LFI : délires et châtiments

L’extrême-gauche crie à la trahison électorale. Un Premier Ministre de Droite alors que le bloc de gauche du Nouveau Front Populaire a gagné, quelle forfaiture !

Soyons honnêtes, ils auraient pu avoir un Premier Ministre de gauche, mais il fallait qu’il soit Centriste compatible pour être acceptable par le bloc centriste du Parlement. Or le NFP a refusé Cazeneuve qui l’était et a tenté d’imposer Castet qui ne l’était pas. Ils ont tenté le coup de force et l’intransigeance, ils sont perdu.

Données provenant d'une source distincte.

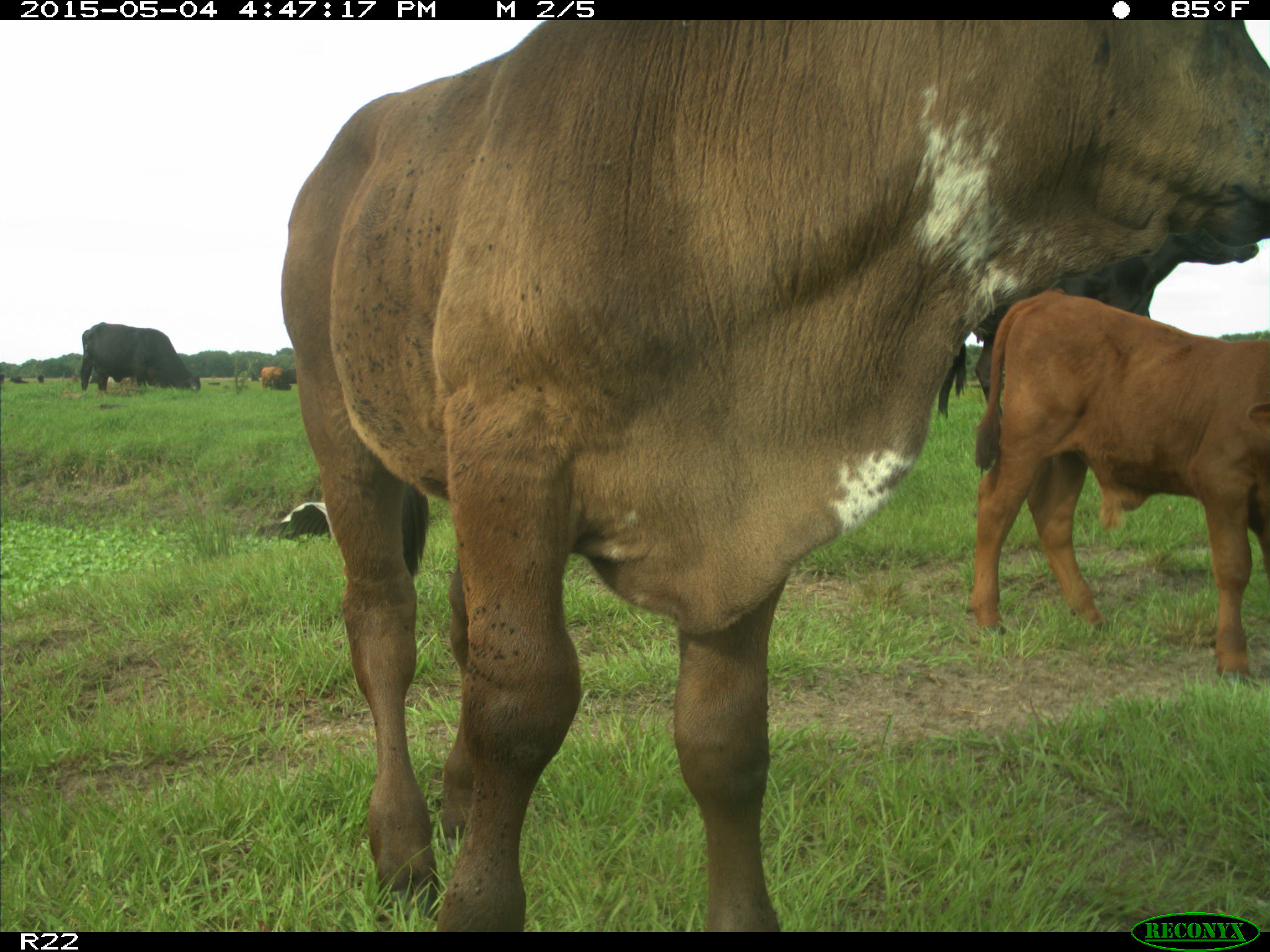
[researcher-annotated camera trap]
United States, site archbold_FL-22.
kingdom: Animalia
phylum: Chordata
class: Mammalia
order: Artiodactyla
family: Bovidae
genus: Bos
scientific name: Bos taurus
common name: domestic cow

En même temps, ils adorent être dans l’opposition non constructive, ça permet de promettre des trucs intenables et de ne pas avoir à mettre en œuvre la politique d’austérité qui vient obligatoirement.

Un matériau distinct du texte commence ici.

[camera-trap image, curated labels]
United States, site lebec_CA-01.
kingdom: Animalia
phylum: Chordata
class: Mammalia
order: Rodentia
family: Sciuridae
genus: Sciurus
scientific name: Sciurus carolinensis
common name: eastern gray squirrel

Et puis, les combines politiques, ils sont les premiers à en jouer. Le RN est arrivé largement en tête au premier tour des élections. Ce n’est que par une combinaison « Centre + Gauche » de désistements réciproques qu’ils ont gagné autant de députés. Alors qu’une combinaison leur soit maintenant défavorables n’est pas un drame. Juste une pilule amère à digérer.

Plan de route gouvernemental : la ligne de crête

Drôle de mission que la sienne : former et conduire un gouvernement sans majorité au Parlement, donc relégué principalement à de la gestion technique, et qui a une mission gravissime à conduire, lancer de façon convaincante et rapide un assainissement des finances publiques.

Soyons honnête, l’homme semble taillé pour la mission. En tout cas, au premier jour de sa prise de fonction, peut on lui accorder confiance à priori.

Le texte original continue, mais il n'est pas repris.